▸ **Questions d'étude**:
A) Répondez à ces questions d'après l'article sur l'élection du Gabon au Conseil de paix et de sécurité :
(i) Où et à quelles dates s'est tenue la 48ᵉ session ordinaire du Conseil exécutif ?
(ii) Qui a signé le communiqué cité ?
(iii) Quel président de la République porte la vision diplomatique évoquée ?
B) Recopiez, dans l'article sur l'élection du Gabon au Conseil de paix et de sécurité, le passage qui s'ouvre sur les mots contenant « Cette désignation traduit » et se clôt sur « sécuritaires et politiques. ».

La République gabonaise a été élue membre du Conseil de paix et de sécurité (CPS) de l’Union africaine, à l’issue de la 48ᵉ session ordinaire du Conseil exécutif de l’organisation continentale, tenue les 11 et 12 février 2026 à Addis-Abeba, en Éthiopie. Une élection qui marque le retour du Gabon au cœur des mécanismes décisionnels africains en matière de paix et de sécurité.
Cette désignation traduit la confiance accordée par les États membres à la diplomatie gabonaise, saluée pour sa constance et son attachement aux principes fondateurs de l’Union africaine. Pour Libreville, il s’agit d’une reconnaissance de son positionnement historique en faveur du dialogue, de la médiation et de la stabilité régionale, dans un contexte continental marqué par la recrudescence des crises sécuritaires et politiques.
Organe clé de l’Architecture africaine de paix et de sécurité, le Conseil de Paix et de Sécurité joue un rôle central dans la prévention et la gestion des conflits, l’alerte précoce, les opérations de maintien de la paix, la médiation, ainsi que la reconstruction post-conflit. En intégrant cette instance, le Gabon s’engage à participer activement aux décisions stratégiques visant à répondre aux défis sécuritaires auxquels l’Afrique est confrontée.
Selon le communiqué signé par la ministre des Affaires étrangères, Marie-Edith Tassyla Doumbeneny, le Gabon entend assumer ce mandat avec responsabilité et solidarité, en œuvrant notamment au renforcement des mécanismes africains d’alerte précoce, à la promotion de solutions africaines aux crises du continent et à la lutte contre les menaces transnationales telles que l’extrémisme violent, les conflits internes et les crises humanitaires.
Cette élection s’inscrit également dans la vision diplomatique portée par le président de la République, Brice Clotaire Oligui Nguema, qui ambitionne de repositionner le Gabon comme un acteur crédible et utile sur la scène africaine. Libreville se dit ainsi disposée à travailler étroitement avec les autres États membres, les organes de l’Union africaine et les partenaires internationaux pour contribuer à une Afrique plus stable et plus sûre.

▸ **Données de l'exercice**:
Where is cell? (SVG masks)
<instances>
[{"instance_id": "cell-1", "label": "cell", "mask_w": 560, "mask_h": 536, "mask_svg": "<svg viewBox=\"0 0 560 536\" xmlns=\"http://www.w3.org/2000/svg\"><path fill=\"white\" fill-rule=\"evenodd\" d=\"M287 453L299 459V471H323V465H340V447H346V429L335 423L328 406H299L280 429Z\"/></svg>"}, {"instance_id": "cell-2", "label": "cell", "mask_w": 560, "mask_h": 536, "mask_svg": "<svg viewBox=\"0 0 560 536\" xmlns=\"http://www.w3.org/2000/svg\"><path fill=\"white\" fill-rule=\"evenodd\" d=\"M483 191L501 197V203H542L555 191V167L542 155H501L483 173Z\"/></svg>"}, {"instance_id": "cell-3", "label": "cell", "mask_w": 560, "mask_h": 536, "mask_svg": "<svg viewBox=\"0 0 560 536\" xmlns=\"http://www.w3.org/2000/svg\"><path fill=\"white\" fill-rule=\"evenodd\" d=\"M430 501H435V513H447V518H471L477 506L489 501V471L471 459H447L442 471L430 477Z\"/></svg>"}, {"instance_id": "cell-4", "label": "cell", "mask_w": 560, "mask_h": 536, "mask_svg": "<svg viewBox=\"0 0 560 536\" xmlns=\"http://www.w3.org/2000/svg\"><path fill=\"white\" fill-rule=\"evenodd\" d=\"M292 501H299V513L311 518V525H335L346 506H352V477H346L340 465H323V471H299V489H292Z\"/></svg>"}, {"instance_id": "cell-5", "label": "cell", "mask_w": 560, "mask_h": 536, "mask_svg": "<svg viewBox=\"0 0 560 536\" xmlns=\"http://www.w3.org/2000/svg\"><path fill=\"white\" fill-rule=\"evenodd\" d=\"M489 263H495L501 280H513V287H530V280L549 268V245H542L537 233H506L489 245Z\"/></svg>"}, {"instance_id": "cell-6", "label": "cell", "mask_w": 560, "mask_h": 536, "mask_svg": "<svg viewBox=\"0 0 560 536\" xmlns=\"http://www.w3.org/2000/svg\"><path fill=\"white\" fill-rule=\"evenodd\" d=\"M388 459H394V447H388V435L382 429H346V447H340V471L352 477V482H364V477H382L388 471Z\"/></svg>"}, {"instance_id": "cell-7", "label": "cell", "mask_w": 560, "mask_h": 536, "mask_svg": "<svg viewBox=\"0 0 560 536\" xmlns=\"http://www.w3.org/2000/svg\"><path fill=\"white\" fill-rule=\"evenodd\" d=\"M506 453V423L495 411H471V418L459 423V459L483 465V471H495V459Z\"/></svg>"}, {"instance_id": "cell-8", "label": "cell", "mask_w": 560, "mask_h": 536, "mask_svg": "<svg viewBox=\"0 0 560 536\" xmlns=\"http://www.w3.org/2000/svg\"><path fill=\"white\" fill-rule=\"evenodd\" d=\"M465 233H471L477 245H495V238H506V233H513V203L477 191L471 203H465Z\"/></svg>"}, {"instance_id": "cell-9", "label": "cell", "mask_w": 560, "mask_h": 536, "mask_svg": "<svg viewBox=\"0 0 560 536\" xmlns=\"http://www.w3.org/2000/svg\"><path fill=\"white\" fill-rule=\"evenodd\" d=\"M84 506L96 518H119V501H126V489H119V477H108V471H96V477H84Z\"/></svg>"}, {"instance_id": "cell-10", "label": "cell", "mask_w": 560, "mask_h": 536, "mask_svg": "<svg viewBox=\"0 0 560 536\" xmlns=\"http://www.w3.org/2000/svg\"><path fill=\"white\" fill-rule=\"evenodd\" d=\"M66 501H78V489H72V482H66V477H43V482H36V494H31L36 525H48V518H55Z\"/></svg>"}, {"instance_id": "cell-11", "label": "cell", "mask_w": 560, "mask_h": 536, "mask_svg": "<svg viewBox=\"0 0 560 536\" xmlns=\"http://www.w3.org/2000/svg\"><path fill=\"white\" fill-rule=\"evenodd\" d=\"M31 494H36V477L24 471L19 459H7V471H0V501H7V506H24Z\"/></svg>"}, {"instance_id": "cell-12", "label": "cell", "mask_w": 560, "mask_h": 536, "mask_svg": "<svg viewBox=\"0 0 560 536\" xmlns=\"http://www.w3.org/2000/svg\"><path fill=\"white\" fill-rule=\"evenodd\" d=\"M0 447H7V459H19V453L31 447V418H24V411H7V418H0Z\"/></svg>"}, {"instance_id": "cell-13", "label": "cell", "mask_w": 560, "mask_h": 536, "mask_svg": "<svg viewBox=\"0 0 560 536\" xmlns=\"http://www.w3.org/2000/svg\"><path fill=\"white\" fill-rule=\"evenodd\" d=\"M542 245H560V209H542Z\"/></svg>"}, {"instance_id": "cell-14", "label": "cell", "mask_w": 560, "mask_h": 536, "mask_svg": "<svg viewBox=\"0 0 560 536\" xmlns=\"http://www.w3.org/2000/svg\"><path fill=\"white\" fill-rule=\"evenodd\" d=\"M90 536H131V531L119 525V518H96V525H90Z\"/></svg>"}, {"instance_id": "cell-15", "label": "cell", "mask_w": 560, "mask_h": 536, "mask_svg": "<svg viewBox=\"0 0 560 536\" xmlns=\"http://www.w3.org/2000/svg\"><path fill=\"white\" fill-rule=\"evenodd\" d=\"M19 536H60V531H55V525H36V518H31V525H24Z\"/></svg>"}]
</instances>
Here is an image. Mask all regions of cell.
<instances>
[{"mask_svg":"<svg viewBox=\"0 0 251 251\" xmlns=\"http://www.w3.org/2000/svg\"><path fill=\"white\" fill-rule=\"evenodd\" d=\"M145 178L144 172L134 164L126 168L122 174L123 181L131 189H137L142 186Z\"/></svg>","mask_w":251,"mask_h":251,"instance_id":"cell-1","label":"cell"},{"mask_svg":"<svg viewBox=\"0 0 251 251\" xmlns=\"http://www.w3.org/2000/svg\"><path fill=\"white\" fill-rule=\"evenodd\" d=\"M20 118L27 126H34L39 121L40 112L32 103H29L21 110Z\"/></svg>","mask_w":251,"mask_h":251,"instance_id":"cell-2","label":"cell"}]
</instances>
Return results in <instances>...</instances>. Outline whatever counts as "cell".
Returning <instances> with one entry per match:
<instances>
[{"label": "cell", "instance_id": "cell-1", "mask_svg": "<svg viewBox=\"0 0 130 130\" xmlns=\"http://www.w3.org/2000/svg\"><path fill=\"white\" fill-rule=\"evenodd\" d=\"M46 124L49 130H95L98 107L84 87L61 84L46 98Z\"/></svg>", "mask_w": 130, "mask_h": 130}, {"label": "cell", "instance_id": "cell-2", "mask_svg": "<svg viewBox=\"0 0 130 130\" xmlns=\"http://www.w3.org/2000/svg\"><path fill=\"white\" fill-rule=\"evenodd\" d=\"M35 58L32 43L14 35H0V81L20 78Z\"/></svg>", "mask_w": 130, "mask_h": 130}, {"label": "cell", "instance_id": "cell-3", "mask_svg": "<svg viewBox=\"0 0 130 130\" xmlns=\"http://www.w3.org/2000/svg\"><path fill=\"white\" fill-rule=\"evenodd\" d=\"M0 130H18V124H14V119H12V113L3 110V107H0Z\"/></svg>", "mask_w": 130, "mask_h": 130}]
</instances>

▸ **Réponses**:
A)
(i) À Addis-Abeba, en Éthiopie, les 11 et 12 février 2026.
(ii) La ministre des Affaires étrangères, Marie-Edith Tassyla Doumbeneny.
(iii) Brice Clotaire Oligui Nguema.

B)
Cette désignation traduit la confiance accordée par les États membres à la diplomatie gabonaise, saluée pour sa constance et son attachement aux principes fondateurs de l’Union africaine. Pour Libreville, il s’agit d’une reconnaissance de son positionnement historique en faveur du dialogue, de la médiation et de la stabilité régionale, dans un contexte continental marqué par la recrudescence des crises sécuritaires et politiques.